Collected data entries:
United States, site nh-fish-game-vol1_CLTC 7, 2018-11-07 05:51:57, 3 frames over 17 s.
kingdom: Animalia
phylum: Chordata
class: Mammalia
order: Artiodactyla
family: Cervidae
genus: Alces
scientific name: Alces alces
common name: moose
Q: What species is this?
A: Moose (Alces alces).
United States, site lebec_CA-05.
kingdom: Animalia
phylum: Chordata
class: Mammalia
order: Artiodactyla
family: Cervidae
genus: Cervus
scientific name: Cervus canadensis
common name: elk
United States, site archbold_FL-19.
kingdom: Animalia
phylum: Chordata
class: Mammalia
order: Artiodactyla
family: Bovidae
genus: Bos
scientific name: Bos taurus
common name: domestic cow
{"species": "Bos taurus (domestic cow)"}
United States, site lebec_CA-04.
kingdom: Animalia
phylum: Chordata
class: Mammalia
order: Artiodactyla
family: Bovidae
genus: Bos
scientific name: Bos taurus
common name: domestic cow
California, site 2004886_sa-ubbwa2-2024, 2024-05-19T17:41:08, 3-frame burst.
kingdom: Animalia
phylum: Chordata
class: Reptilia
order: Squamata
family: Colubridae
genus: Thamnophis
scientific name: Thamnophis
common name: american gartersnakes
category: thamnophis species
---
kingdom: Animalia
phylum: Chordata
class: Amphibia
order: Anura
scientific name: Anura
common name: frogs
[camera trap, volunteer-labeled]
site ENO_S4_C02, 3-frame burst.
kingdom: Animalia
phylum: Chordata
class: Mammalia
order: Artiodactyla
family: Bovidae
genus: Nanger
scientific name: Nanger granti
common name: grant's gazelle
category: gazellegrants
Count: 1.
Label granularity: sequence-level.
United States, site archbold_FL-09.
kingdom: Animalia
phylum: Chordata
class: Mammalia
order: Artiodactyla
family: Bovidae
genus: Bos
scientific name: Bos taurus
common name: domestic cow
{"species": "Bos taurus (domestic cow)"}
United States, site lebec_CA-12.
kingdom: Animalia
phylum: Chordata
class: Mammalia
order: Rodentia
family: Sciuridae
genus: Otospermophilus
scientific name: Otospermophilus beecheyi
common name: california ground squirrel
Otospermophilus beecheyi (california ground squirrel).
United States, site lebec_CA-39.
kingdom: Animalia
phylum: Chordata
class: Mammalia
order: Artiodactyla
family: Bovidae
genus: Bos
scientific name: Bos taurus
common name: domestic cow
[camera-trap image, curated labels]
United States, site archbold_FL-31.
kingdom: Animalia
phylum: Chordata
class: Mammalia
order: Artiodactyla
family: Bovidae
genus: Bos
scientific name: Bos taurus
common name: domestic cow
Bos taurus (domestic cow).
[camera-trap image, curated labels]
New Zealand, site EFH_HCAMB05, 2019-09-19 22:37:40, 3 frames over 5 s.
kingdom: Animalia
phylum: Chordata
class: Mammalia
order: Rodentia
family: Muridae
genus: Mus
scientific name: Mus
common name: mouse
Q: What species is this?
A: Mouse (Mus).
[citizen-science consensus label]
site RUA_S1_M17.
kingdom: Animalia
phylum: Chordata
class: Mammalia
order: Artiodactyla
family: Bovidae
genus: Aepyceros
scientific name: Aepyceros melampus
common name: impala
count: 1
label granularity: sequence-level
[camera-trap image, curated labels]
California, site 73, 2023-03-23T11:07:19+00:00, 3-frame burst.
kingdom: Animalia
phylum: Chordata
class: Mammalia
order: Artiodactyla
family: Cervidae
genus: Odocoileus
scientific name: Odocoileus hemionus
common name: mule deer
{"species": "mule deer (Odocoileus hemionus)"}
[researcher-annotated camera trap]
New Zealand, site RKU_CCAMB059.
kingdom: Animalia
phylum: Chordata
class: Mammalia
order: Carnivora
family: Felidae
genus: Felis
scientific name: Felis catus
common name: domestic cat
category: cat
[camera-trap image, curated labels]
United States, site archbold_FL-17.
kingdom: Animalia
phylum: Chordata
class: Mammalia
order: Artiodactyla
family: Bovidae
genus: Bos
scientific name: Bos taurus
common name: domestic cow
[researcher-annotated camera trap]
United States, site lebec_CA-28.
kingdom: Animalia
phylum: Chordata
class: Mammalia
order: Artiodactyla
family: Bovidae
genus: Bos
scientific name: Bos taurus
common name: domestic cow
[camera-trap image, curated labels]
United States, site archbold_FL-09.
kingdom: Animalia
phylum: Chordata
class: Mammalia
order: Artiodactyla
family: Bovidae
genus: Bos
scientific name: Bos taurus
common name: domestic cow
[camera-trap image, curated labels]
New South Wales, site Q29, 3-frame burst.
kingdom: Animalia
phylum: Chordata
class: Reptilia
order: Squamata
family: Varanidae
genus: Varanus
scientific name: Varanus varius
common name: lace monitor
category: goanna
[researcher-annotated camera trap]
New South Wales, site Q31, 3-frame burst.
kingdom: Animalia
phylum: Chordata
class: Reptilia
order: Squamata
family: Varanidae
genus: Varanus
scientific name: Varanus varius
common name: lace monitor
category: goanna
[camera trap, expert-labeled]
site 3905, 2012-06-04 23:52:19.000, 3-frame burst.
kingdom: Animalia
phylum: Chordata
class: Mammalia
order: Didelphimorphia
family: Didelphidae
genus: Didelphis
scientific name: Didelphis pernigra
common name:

WHAT TO PRODUCE: Set the entries down again, unchanged and complete.

WRITTEN REPLY:
United States, site nh-fish-game-vol1_CLTC 7, 2018-11-07 05:51:57, 3 frames over 17 s.
kingdom: Animalia
phylum: Chordata
class: Mammalia
order: Artiodactyla
family: Cervidae
genus: Alces
scientific name: Alces alces
common name: moose
Q: What species is this?
A: Moose (Alces alces).
United States, site lebec_CA-05.
kingdom: Animalia
phylum: Chordata
class: Mammalia
order: Artiodactyla
family: Cervidae
genus: Cervus
scientific name: Cervus canadensis
common name: elk
United States, site archbold_FL-19.
kingdom: Animalia
phylum: Chordata
class: Mammalia
order: Artiodactyla
family: Bovidae
genus: Bos
scientific name: Bos taurus
common name: domestic cow
{"species": "Bos taurus (domestic cow)"}
United States, site lebec_CA-04.
kingdom: Animalia
phylum: Chordata
class: Mammalia
order: Artiodactyla
family: Bovidae
genus: Bos
scientific name: Bos taurus
common name: domestic cow
California, site 2004886_sa-ubbwa2-2024, 2024-05-19T17:41:08, 3-frame burst.
kingdom: Animalia
phylum: Chordata
class: Reptilia
order: Squamata
family: Colubridae
genus: Thamnophis
scientific name: Thamnophis
common name: american gartersnakes
category: thamnophis species
---
kingdom: Animalia
phylum: Chordata
class: Amphibia
order: Anura
scientific name: Anura
common name: frogs
[camera trap, volunteer-labeled]
site ENO_S4_C02, 3-frame burst.
kingdom: Animalia
phylum: Chordata
class: Mammalia
order: Artiodactyla
family: Bovidae
genus: Nanger
scientific name: Nanger granti
common name: grant's gazelle
category: gazellegrants
Count: 1.
Label granularity: sequence-level.
United States, site archbold_FL-09.
kingdom: Animalia
phylum: Chordata
class: Mammalia
order: Artiodactyla
family: Bovidae
genus: Bos
scientific name: Bos taurus
common name: domestic cow
{"species": "Bos taurus (domestic cow)"}
United States, site lebec_CA-12.
kingdom: Animalia
phylum: Chordata
class: Mammalia
order: Rodentia
family: Sciuridae
genus: Otospermophilus
scientific name: Otospermophilus beecheyi
common name: california ground squirrel
Otospermophilus beecheyi (california ground squirrel).
United States, site lebec_CA-39.
kingdom: Animalia
phylum: Chordata
class: Mammalia
order: Artiodactyla
family: Bovidae
genus: Bos
scientific name: Bos taurus
common name: domestic cow
[camera-trap image, curated labels]
United States, site archbold_FL-31.
kingdom: Animalia
phylum: Chordata
class: Mammalia
order: Artiodactyla
family: Bovidae
genus: Bos
scientific name: Bos taurus
common name: domestic cow
Bos taurus (domestic cow).
[camera-trap image, curated labels]
New Zealand, site EFH_HCAMB05, 2019-09-19 22:37:40, 3 frames over 5 s.
kingdom: Animalia
phylum: Chordata
class: Mammalia
order: Rodentia
family: Muridae
genus: Mus
scientific name: Mus
common name: mouse
Q: What species is this?
A: Mouse (Mus).
[citizen-science consensus label]
site RUA_S1_M17.
kingdom: Animalia
phylum: Chordata
class: Mammalia
order: Artiodactyla
family: Bovidae
genus: Aepyceros
scientific name: Aepyceros melampus
common name: impala
count: 1
label granularity: sequence-level
[camera-trap image, curated labels]
California, site 73, 2023-03-23T11:07:19+00:00, 3-frame burst.
kingdom: Animalia
phylum: Chordata
class: Mammalia
order: Artiodactyla
family: Cervidae
genus: Odocoileus
scientific name: Odocoileus hemionus
common name: mule deer
{"species": "mule deer (Odocoileus hemionus)"}
[researcher-annotated camera trap]
New Zealand, site RKU_CCAMB059.
kingdom: Animalia
phylum: Chordata
class: Mammalia
order: Carnivora
family: Felidae
genus: Felis
scientific name: Felis catus
common name: domestic cat
category: cat
[camera-trap image, curated labels]
United States, site archbold_FL-17.
kingdom: Animalia
phylum: Chordata
class: Mammalia
order: Artiodactyla
family: Bovidae
genus: Bos
scientific name: Bos taurus
common name: domestic cow
[researcher-annotated camera trap]
United States, site lebec_CA-28.
kingdom: Animalia
phylum: Chordata
class: Mammalia
order: Artiodactyla
family: Bovidae
genus: Bos
scientific name: Bos taurus
common name: domestic cow
[camera-trap image, curated labels]
United States, site archbold_FL-09.
kingdom: Animalia
phylum: Chordata
class: Mammalia
order: Artiodactyla
family: Bovidae
genus: Bos
scientific name: Bos taurus
common name: domestic cow
[camera-trap image, curated labels]
New South Wales, site Q29, 3-frame burst.
kingdom: Animalia
phylum: Chordata
class: Reptilia
order: Squamata
family: Varanidae
genus: Varanus
scientific name: Varanus varius
common name: lace monitor
category: goanna
[researcher-annotated camera trap]
New South Wales, site Q31, 3-frame burst.
kingdom: Animalia
phylum: Chordata
class: Reptilia
order: Squamata
family: Varanidae
genus: Varanus
scientific name: Varanus varius
common name: lace monitor
category: goanna
[camera trap, expert-labeled]
site 3905, 2012-06-04 23:52:19.000, 3-frame burst.
kingdom: Animalia
phylum: Chordata
class: Mammalia
order: Didelphimorphia
family: Didelphidae
genus: Didelphis
scientific name: Didelphis pernigra
common name:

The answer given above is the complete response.